The disproportionate effects of some species can drive ecosystem processes and shape communities. This study investigates how distributions of spawning Pacific salmon within streams, salmon consumers, and the surrounding landscape mediate the distribution of salmon carcasses to riparian forests and estuaries. This work demonstrates how carcass transfer can vary spatially, within and among watersheds, through differences in pink (Oncorhynchus gorbuscha) and chum (O. keta) salmon distributions within 16 streams on the central coast of British Columbia over a five-year period. Spawning pink salmon concentrated in the lower reaches of all streams, whereas chum salmon shifted from lower to upper stream reaches as the area of spawning habitat increased. Salmon carcasses transferred to riparian areas by gray wolves (Canis lupus) were concentrated in estuaries and lower stream reaches, particularly shallow reaches of larger streams surrounded by large meadow expanses.
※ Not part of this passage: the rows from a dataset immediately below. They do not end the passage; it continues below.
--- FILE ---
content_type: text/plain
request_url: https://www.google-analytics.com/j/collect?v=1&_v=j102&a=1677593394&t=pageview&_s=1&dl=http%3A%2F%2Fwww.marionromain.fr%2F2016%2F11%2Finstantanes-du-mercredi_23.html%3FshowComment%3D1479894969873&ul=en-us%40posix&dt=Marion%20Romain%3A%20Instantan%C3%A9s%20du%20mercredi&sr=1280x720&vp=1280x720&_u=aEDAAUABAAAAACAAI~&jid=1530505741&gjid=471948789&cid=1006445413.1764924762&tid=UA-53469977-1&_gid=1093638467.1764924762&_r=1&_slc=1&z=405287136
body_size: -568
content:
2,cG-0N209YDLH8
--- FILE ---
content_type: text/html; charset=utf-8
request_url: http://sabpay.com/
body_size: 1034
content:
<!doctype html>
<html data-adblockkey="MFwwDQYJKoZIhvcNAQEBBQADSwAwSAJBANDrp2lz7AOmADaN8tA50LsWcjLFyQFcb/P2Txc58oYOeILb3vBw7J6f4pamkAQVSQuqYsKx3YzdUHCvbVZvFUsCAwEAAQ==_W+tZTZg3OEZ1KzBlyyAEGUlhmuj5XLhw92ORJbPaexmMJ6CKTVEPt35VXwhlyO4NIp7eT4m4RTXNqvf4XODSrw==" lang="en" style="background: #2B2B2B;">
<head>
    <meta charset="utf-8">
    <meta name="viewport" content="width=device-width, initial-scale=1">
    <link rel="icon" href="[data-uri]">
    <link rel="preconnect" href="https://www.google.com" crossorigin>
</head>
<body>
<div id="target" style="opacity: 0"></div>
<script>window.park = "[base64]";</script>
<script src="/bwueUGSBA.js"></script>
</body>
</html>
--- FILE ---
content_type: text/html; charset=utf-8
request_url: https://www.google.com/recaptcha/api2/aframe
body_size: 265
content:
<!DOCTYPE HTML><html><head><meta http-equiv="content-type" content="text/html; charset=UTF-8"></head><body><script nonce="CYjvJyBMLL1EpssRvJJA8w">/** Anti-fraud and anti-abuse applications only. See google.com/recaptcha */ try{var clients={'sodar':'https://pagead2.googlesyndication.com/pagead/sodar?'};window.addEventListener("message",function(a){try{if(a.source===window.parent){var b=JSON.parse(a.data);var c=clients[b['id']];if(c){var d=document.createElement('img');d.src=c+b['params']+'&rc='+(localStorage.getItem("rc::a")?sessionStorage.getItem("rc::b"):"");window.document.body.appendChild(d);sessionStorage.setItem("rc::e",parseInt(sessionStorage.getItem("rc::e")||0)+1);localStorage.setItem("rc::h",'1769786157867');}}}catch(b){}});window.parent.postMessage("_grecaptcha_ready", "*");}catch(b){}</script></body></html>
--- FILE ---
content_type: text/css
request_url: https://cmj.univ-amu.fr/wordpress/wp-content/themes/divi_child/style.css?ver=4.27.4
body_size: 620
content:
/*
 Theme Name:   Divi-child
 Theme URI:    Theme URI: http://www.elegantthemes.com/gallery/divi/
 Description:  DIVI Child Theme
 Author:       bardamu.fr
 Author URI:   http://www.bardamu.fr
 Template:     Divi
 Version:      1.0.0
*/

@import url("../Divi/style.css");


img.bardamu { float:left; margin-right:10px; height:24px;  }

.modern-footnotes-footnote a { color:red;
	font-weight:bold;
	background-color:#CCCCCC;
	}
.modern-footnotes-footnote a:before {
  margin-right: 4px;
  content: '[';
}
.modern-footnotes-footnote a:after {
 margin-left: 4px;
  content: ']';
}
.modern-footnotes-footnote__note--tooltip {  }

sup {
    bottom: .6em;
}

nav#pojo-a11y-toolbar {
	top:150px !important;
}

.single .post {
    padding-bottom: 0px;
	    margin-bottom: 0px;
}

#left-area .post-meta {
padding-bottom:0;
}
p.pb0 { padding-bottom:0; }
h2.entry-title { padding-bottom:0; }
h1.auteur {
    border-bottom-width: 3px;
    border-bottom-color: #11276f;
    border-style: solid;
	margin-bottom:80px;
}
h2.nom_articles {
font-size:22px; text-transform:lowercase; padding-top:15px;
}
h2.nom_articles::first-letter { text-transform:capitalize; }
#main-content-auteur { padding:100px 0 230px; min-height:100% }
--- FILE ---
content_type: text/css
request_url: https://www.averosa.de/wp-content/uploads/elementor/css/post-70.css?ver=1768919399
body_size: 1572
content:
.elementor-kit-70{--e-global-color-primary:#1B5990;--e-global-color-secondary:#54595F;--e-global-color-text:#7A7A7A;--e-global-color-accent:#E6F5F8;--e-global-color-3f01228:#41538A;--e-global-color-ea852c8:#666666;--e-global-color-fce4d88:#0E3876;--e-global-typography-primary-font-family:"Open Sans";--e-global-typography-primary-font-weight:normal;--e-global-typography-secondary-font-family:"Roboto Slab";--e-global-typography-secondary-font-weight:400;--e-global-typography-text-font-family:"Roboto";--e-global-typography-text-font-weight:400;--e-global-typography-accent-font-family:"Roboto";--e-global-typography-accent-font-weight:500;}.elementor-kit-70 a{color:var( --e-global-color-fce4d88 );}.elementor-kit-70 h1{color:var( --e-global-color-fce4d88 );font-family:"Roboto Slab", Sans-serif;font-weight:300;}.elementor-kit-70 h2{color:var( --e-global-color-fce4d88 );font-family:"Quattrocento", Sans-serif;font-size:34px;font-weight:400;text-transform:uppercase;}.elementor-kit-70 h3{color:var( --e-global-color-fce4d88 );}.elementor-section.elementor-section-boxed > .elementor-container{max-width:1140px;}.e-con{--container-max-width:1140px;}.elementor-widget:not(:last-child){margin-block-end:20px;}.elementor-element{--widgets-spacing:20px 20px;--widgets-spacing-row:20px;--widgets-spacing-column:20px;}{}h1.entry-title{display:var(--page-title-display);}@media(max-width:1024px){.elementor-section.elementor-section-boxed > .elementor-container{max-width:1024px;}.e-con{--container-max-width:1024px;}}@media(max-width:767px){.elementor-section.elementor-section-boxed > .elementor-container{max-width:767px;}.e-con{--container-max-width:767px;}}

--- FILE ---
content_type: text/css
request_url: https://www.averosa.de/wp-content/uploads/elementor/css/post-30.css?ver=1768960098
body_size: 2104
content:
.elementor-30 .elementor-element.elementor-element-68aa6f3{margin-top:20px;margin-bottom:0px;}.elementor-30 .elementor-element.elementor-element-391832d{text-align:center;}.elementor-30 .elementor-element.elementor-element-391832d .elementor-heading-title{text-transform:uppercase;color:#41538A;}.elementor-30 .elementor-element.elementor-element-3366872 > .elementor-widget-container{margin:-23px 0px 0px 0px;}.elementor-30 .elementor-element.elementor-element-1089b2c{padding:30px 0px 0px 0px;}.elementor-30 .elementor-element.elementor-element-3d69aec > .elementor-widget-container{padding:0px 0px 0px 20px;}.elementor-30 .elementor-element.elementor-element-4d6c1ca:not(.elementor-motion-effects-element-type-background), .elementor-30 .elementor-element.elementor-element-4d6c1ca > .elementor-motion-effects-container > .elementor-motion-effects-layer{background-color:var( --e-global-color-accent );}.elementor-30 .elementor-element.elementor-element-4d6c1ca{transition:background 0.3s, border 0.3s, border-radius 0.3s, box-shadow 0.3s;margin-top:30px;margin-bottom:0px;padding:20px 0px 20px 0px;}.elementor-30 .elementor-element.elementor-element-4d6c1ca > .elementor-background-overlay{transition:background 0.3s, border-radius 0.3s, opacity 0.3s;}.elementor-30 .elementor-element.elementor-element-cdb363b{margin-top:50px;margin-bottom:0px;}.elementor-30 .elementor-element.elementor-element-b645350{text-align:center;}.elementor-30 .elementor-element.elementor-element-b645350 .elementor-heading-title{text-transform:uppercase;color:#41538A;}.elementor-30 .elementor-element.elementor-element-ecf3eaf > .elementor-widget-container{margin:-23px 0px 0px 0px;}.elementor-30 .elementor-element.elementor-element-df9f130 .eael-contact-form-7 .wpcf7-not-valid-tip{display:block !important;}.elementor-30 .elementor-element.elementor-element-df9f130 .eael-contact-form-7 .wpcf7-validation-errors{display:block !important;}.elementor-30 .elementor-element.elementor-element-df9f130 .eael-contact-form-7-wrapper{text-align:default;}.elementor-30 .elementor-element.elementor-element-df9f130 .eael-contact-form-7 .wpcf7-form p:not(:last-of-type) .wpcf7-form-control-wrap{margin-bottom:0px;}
Black and grizzly bears (Ursus americanus and U. arctos) transferred higher numbers and proportions of salmon carcasses to riparian areas compared to wolves, transferred more carcasses in areas of higher spawning density, and tended to focus more on chum salmon. Riparian subsides were increasingly driven by bear-chum salmon associations in upper stream reaches. In addition, lower proportions of salmon carcasses were exported into estuaries when densities of spawning salmon were lower and spawning reaches of streams were longer. This study demonstrates how salmon subsidies vary between and within watersheds as a result of species associations and landscape traits, and provides a nuanced species-specific and spatially explicit understanding of salmon-subsidy dynamics.